The telecoms are quite profitable right now (ask their customers). That has boosted share values, and made them an ever-larger share of the baskets of stocks held by RSP fund managers.

Remember Nortel? At one point it represented about a quarter of the value of the Toronto Stock Exchange, and no mutual fund manager could sell a fund which did not contain it.

When Nortel went down in flames, it took a lot of people's pension values with it.

Today, though it's hardly on the same scale, it's the same phenomenon with Verizon.

Under the laws set up by the federal government, Verizon, with its deep pockets and ability to outlast any competitor in a price war, cannot lose.

That's why share prices in Telus, Rogers, Bell Canada — and throw in the next largest telecom, BCE Inc. — have already begun to trickle downward.

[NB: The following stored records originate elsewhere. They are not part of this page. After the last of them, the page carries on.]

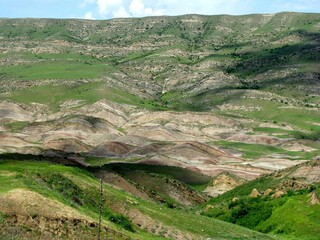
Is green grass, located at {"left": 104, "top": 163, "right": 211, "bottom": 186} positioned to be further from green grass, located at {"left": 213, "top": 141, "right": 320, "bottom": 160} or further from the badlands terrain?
green grass, located at {"left": 213, "top": 141, "right": 320, "bottom": 160}

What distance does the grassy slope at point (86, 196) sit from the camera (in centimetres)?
3008

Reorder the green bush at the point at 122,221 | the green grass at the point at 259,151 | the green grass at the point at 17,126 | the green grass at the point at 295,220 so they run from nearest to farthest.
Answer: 1. the green bush at the point at 122,221
2. the green grass at the point at 295,220
3. the green grass at the point at 259,151
4. the green grass at the point at 17,126

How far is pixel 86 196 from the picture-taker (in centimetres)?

Most Canadians with RSPs held in mutual funds have no idea what companies are in those funds, but you can bet a lot of them hold Canadian telecom stocks. They've been so profitable (ask their customers), and they boost total returns, so naturally they're a part of a lot of mutual fund baskets.

How's your RSP been doing these last couple years? How do you think they would perform if a U.S. giant like Verizon is allowed discount access to Canadian cell phone bandwidth they didn't even have to pay to build?

Economics is about self-interest. So in your self-interest, would you rather shave 10 bucks a month off your cell phone bill today, or see your RSP take a shave?

In the self-interest of thousands of other Canadians, let's think about the employees of Telus, Bell Canada and Rogers. Manufacturing hasn't been doing so good as an employment option in Canada, and don't even ask me about the future of journalism as a career. Please, don't.

Not everyone can be a pipeline welder, or snub an oil rig. Some good jobs will arise in the Canadian version of Verizon, but the total employment market in cell phone sales in Canada is rather finite. All the rest of the jobs will probably be folded into the existing Verizon sphere, probably far overseas.

So I don't see this deal as being “good for Canada” in the long run. I don't understand why the federal government seems so eager to see it happen.

Price competition in cell phone service seems to have improved recently. I wouldn't know, our plan is many years old. The current Canadian market is worth tens of millions a month, with plenty room for both profit and competition.

Verizon's U.S. market alone is in the hundreds of million a month. Why are we allowing them discount access to Canadian-built bandwidth under laws designed to assist small startups?

1 comment:

  1. Greg, I have a $70 a month plan with Rogers that I have had for several years. That same plan is now $120.

    Internationally numerous studies have shown that when there is a 4th major player in the mix, fees go down. Your kids probably don't have big RRSPs, but they are very likely to have expensive cell phone plans.